Les motifs peints s’inspirent des figures des forges (dragons, oiseaux…), des sculptures ornementales (arabesques, fleurs…), de la calligraphie des publicités publiées dans les journaux (lettres gothiques). D’où la conservation de formes européennes que l’on retrouve. Et l’origine italienne de Vincente et Cecilio procurant au filete cette inspiration du style néo-classique.
Outre son style singulier, la principale et fondamentale différence du filete en comparaison avec d’autres motifs peints que l’on peut trouver ailleurs (les charrettes siciliennes par exemple) est que les couleurs sont appliquées de telle manière qu’elle donne aux motifs du volume, du relief, des effets d’ombre et de lumière . Simple mais efficace, joli, esthétique et de bon goût.

Le Filete Porteño, une identité portègne en perpétuelle recherche.

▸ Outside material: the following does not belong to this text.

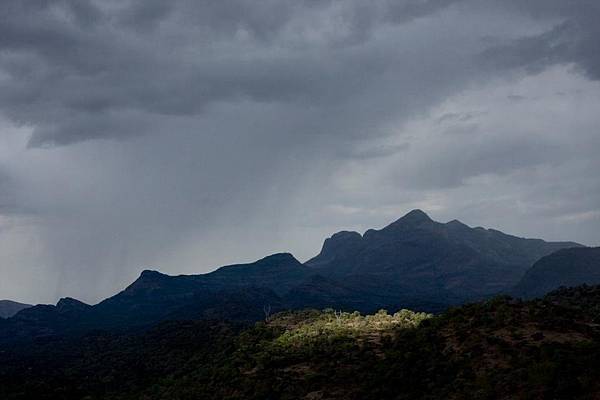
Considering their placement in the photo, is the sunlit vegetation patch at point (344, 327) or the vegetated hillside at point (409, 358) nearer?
the vegetated hillside at point (409, 358)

Le filete prit une telle ampleur que dans les années 70, un décret municipal de la ville de Buenos Aires interdit le filete sur les bus car les passagers n’arrivaient plus à voir avec distinction à quel numéro de ligne ils appartenaient.
D’un trait de plume, le Filete Porteño a été effacé pour un temps de l’identité collective avant de réapparaitre dans les années 80.
Cette mesure a forcé les artistes à se reconvertir, trouver d’autres supports et renouveler le genre. Certains ont trouvé un allié en tissant des liens (naturels) entre le filete et le tango dans son illustration en y incorporant des lignes plus abstraites, d’autres sont restés sur la ligne traditionnelle.
Quoiqu’il en soit, on retrouve aujourd’hui des artistes comme Alfredo Genovese ou Elvio Gervasi qui ont repris le flambeau et laisse leur créativité du Filete Porteño étendre ses formes sur de multiples supports (sol, plafond, logo, vitrine…) et, plus risqués sur des voitures ou des peintures éphémères sur des animaux et des tatouages à l’encre ou du type body-painting. De nombreuses marques (Coca-Cola, Aiwa…) utilisent localement ses couleurs et ses motifs pour orner leurs messages publicitaires.

Le Filete Porteño est aujourd’hui un art à part entière que les argentins reconnaissent comme faisant partie de leur patrimoine à tel point que le genre est utilisé dans tout le pays.